Now we need to show that the product of any two elements in \(H_1 \times H_2\) is also in \(H_1 \times H_2\). Let \((h_1, h_2)\) and \((h'_1, h'_2)\) be any two elements in \(H_1 \times H_2\). Then: \((h_1, h_2)(h'_1, h'_2) = (h_1h'_1, h_2h'_2)\). Since \(H_1\) is a subgroup of \(G_1\), and \(H_2\) is a subgroup of \(G_2\), the product \(h_1h'_1\) is in \(H_1\), and the product \(h_2h'_2\) is in \(H_2\). Therefore, the product \((h_1h'_1, h_2h'_2)\) is in \(H_1 \times H_2\), proving closure.

Lastly, we need to show that if \((h_1, h_2)\) is an element of \(H_1 \times H_2\), then its inverse \((h_1^{-1}, h_2^{-1})\) is also in \(H_1 \times H_2\).

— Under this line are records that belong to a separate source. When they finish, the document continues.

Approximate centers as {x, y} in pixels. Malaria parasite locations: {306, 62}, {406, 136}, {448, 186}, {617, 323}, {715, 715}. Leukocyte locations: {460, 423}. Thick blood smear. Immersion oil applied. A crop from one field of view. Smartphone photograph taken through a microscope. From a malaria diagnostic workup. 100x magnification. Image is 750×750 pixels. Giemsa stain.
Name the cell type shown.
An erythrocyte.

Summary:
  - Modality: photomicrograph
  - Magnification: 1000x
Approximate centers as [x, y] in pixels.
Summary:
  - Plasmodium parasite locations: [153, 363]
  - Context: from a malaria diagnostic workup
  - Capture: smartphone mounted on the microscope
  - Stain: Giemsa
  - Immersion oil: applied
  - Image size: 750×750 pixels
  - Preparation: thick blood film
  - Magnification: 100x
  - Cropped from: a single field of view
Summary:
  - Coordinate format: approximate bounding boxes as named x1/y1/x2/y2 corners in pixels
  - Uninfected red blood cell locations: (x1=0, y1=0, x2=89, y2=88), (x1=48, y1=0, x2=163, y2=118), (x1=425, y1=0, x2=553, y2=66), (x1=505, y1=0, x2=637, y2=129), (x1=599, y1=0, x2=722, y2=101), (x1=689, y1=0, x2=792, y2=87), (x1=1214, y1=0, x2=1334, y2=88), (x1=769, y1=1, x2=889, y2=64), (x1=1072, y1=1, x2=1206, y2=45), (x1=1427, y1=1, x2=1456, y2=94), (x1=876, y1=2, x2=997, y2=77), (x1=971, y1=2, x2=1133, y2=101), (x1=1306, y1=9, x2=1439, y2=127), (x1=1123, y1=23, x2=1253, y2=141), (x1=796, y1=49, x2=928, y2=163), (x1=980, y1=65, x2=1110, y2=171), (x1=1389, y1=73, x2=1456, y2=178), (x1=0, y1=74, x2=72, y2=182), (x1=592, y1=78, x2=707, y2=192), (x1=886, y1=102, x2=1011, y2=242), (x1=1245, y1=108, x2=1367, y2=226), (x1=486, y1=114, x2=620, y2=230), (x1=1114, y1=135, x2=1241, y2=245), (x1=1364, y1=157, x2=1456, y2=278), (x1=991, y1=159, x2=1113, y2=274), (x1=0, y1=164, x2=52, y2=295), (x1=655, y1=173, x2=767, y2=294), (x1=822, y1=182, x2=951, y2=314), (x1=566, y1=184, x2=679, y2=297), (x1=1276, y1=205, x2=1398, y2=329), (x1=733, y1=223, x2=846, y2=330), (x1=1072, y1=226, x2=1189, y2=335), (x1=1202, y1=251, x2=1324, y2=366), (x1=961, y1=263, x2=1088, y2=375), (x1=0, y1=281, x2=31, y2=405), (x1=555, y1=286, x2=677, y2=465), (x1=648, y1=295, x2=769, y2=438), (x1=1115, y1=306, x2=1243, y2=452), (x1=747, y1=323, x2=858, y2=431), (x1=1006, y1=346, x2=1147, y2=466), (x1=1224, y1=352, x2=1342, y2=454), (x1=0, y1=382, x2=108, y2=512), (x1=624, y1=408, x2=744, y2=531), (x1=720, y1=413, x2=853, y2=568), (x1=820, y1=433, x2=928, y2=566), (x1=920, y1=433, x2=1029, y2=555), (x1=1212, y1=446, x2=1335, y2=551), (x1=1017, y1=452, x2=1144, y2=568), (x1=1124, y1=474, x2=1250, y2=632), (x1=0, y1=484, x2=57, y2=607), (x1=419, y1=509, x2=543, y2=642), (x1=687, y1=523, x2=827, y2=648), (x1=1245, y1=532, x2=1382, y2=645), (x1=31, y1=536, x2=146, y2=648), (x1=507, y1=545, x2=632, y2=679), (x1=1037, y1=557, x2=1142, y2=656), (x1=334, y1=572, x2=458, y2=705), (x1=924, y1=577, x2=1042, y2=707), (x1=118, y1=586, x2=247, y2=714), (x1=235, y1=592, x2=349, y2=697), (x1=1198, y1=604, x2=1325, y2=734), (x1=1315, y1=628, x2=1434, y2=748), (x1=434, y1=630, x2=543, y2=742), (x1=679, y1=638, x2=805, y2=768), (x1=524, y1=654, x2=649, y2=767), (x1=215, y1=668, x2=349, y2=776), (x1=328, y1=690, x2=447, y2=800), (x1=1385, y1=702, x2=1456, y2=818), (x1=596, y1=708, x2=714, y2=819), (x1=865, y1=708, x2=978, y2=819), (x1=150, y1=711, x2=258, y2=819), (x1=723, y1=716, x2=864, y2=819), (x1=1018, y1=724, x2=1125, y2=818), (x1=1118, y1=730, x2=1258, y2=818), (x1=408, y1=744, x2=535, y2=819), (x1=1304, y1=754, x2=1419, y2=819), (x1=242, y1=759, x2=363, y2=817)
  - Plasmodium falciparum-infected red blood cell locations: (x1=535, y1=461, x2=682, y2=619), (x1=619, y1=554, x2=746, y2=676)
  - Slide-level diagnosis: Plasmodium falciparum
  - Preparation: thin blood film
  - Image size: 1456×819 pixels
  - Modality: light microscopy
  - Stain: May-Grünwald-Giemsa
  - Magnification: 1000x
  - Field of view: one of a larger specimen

Since \(H_1\) is a subgroup of \(G_1\), we know that the inverse of \(h_1\), denoted as \(h_1^{-1}\), exists in \(H_1\), and similarly, \(h_2^{-1}\) exists in \(H_2\). Therefore, the inverse \((h_1^{-1}, h_2^{-1})\) of the element \((h_1, h_2)\) exists in \(H_1 \times H_2\). Since we have shown that the identity element exists, closure holds, and inverses exist for all elements in \(H_1 \times H_2\), we can conclude that \(H_1 \times H_2\) is a subgroup of \(G_1 \times G_2\).